══ DATA ══

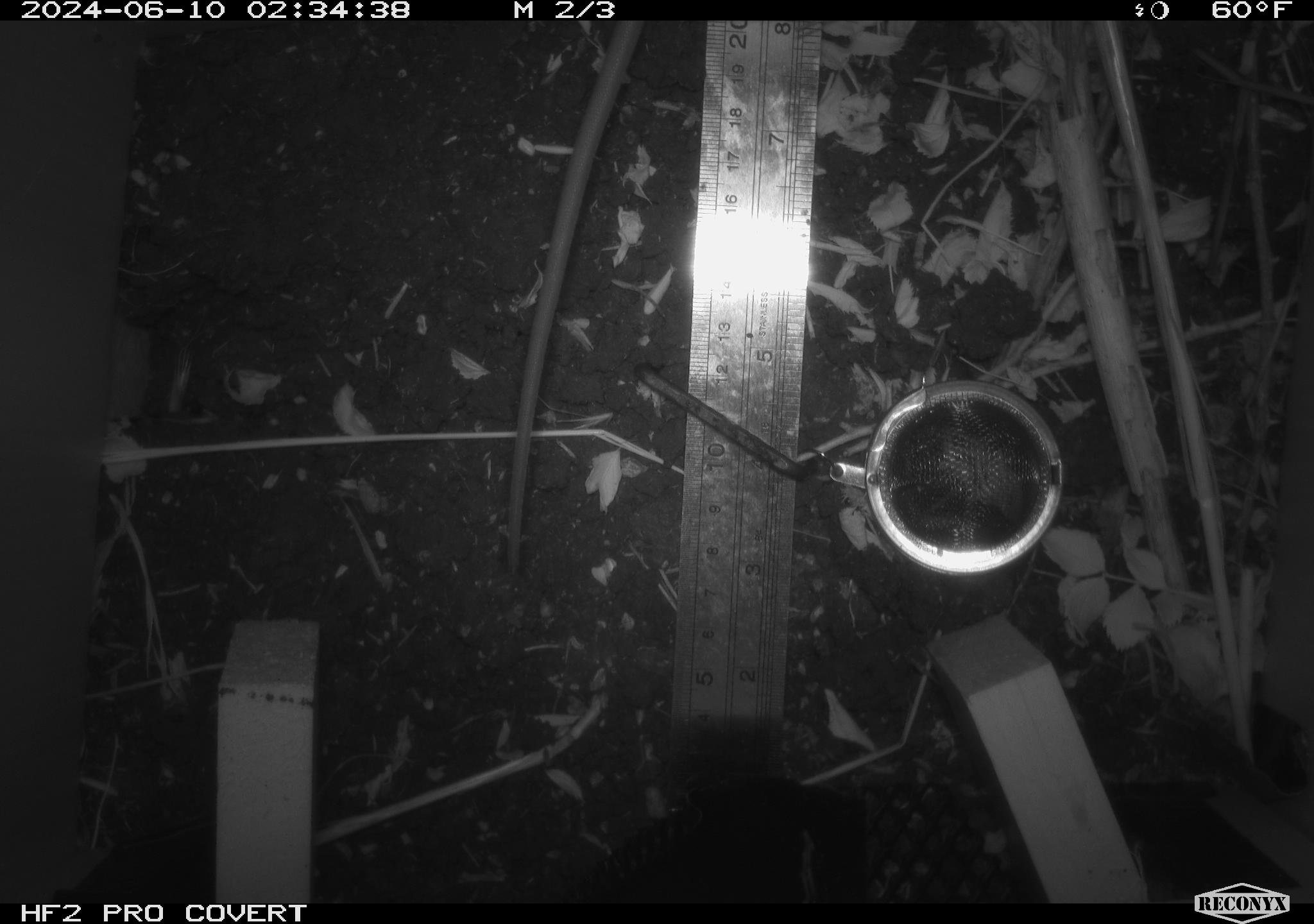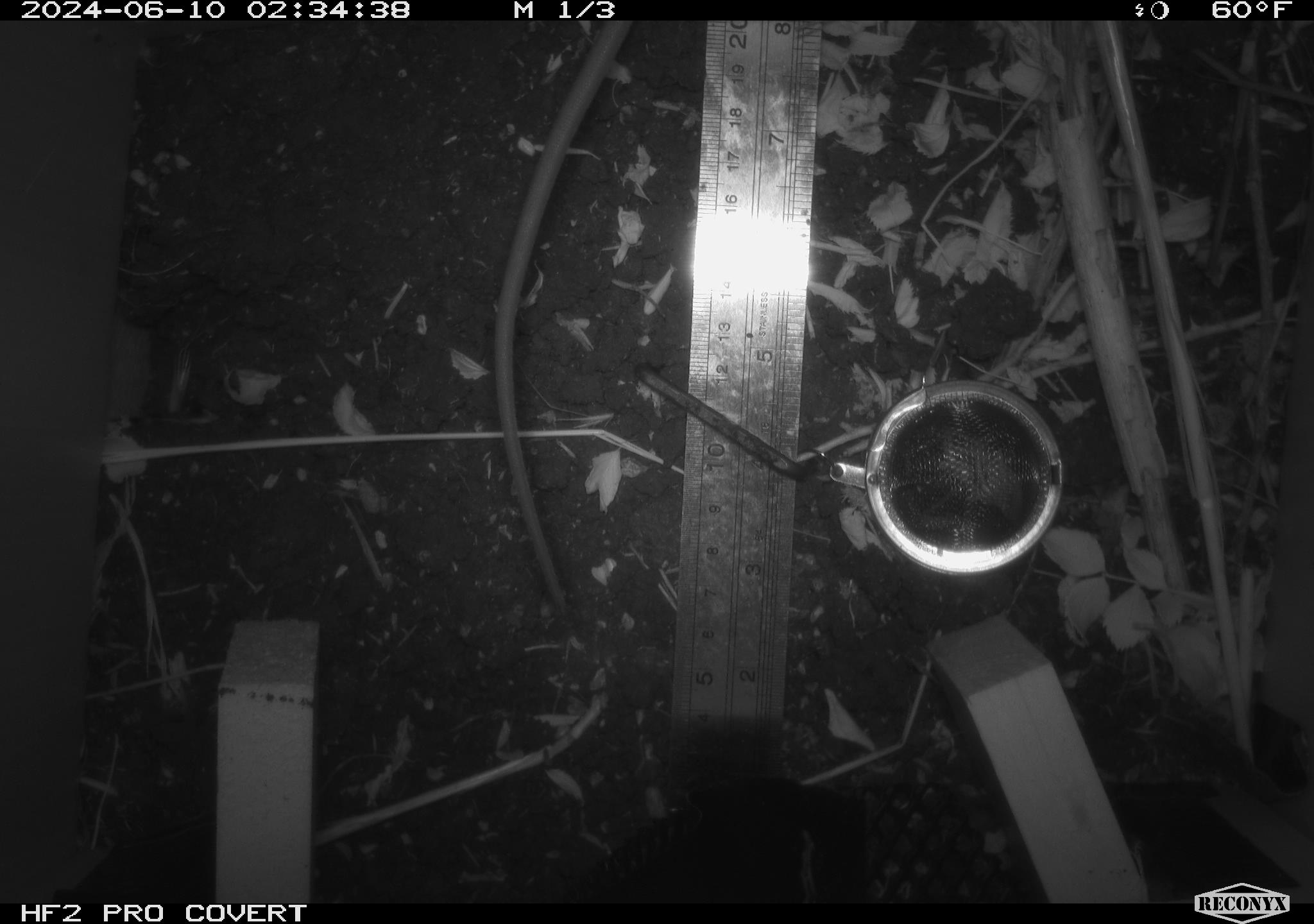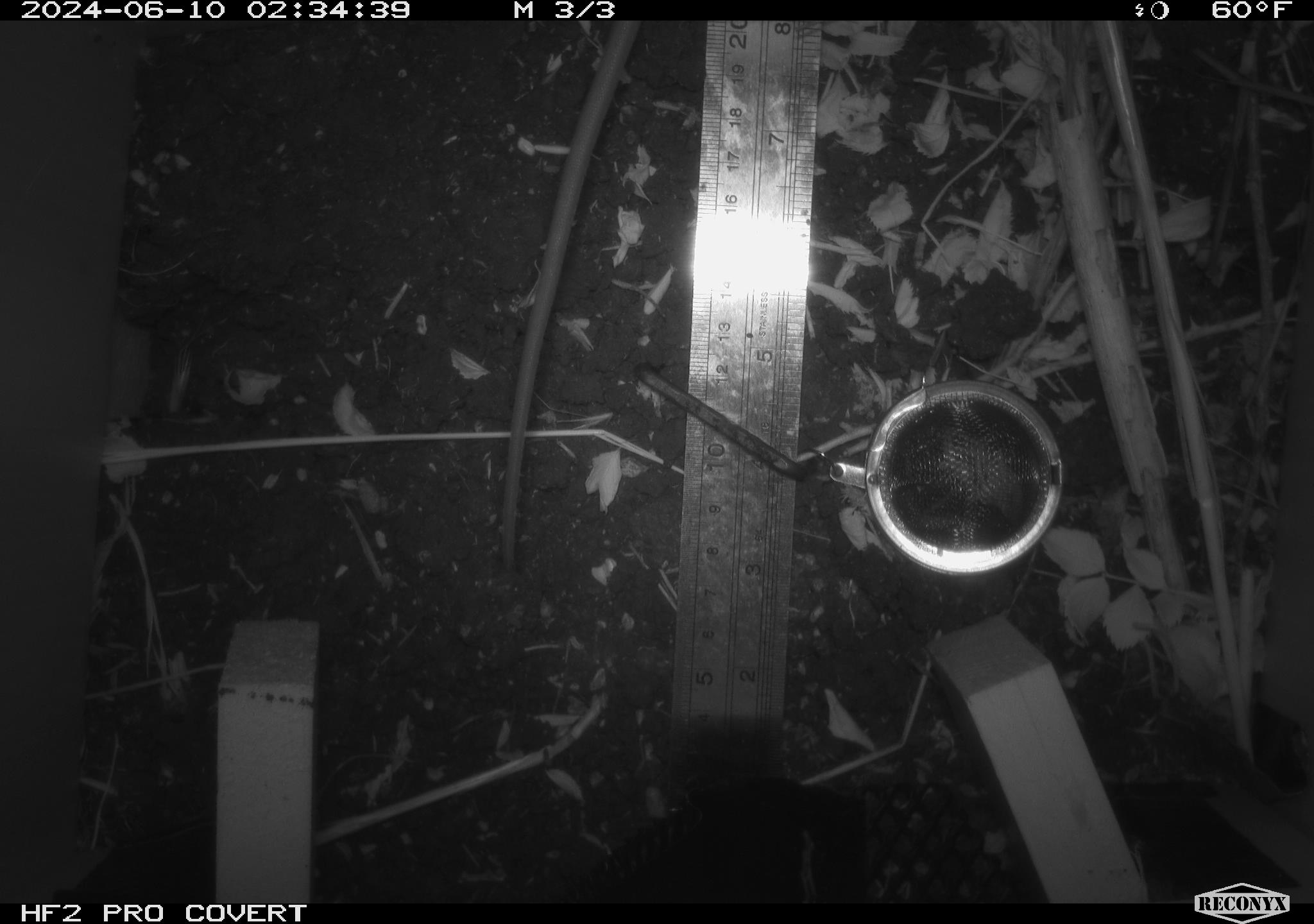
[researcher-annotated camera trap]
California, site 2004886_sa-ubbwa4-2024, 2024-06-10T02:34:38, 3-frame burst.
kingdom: Animalia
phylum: Chordata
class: Mammalia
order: Rodentia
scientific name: Rodentia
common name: woodrat or rat or mouse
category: woodrat or rat or mouse species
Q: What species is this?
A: Woodrat or rat or mouse species (woodrat or rat or mouse) (Rodentia).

═══

## EXERCISE REQUIREMENTS
Quote the records in full and exactly; skip any image.

## THE ANSWER
[researcher-annotated camera trap]
California, site 2004886_sa-ubbwa4-2024, 2024-06-10T02:34:38, 3-frame burst.
kingdom: Animalia
phylum: Chordata
class: Mammalia
order: Rodentia
scientific name: Rodentia
common name: woodrat or rat or mouse
category: woodrat or rat or mouse species
Q: What species is this?
A: Woodrat or rat or mouse species (woodrat or rat or mouse) (Rodentia).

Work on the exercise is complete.